You're done when: You have a scope document with one core workflow, explicit cut lines, a success metric, and a hard launch deadline.
The Sequence
Template
Half a Product, Not a Half-Assed Product
Jason Fried puts it bluntly: "You're better off with a kick-ass half than a half-assed whole." An MVP isn't an excuse to ship something broken. It's a commitment to do fewer things well. Cut your ambition in half, then make sure what remains is genuinely great. Start with the epicenter, the one thing your product absolutely must do, and make that feel complete. Everything else can wait for v2.
Example
A team validated that freelancers waste hours chasing invoices. Their first feature list had 14 items.
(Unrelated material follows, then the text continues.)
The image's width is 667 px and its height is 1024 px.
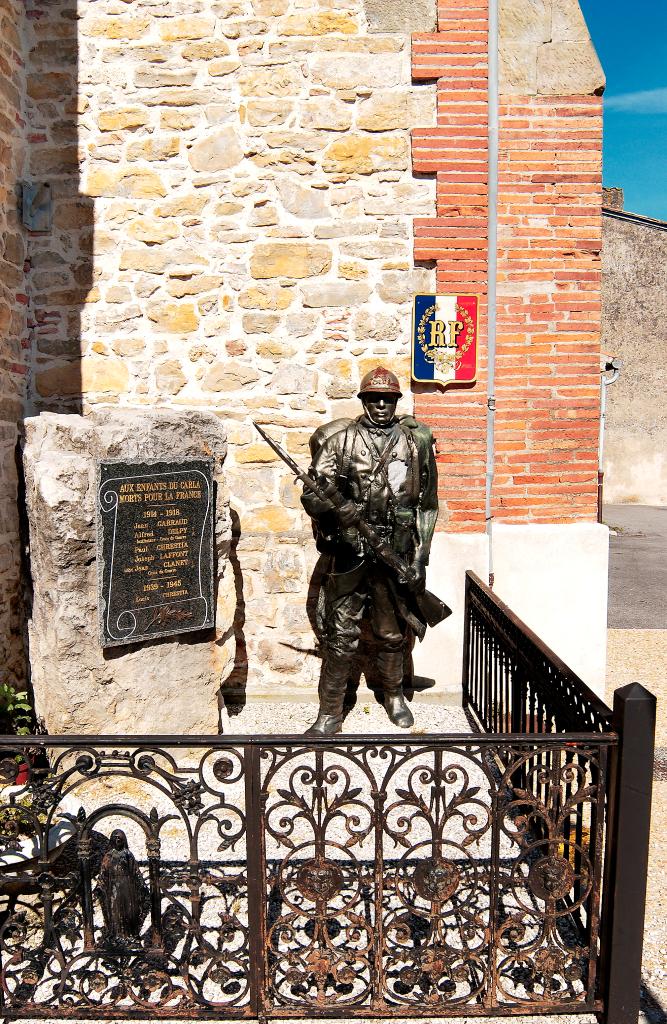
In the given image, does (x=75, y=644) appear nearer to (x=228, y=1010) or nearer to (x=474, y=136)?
(x=228, y=1010)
They cut to 3:
- Core workflow — freelancer enters amount and client email, system generates a payment link, client pays, freelancer gets notified
- What shipped — create an invoice, send it via email, get notified when it's paid
- What was cut — client portal, templates, recurring invoices, expense tracking, tax calculations, multi-currency, integrations
- Success metric — 10 freelancers send a real invoice to a real client within the first week
- Deadline — 3 weeks
They shipped in 2.5 weeks. Eight freelancers sent invoices, five clients paid. The core value worked. Templates and recurring invoices came in v2.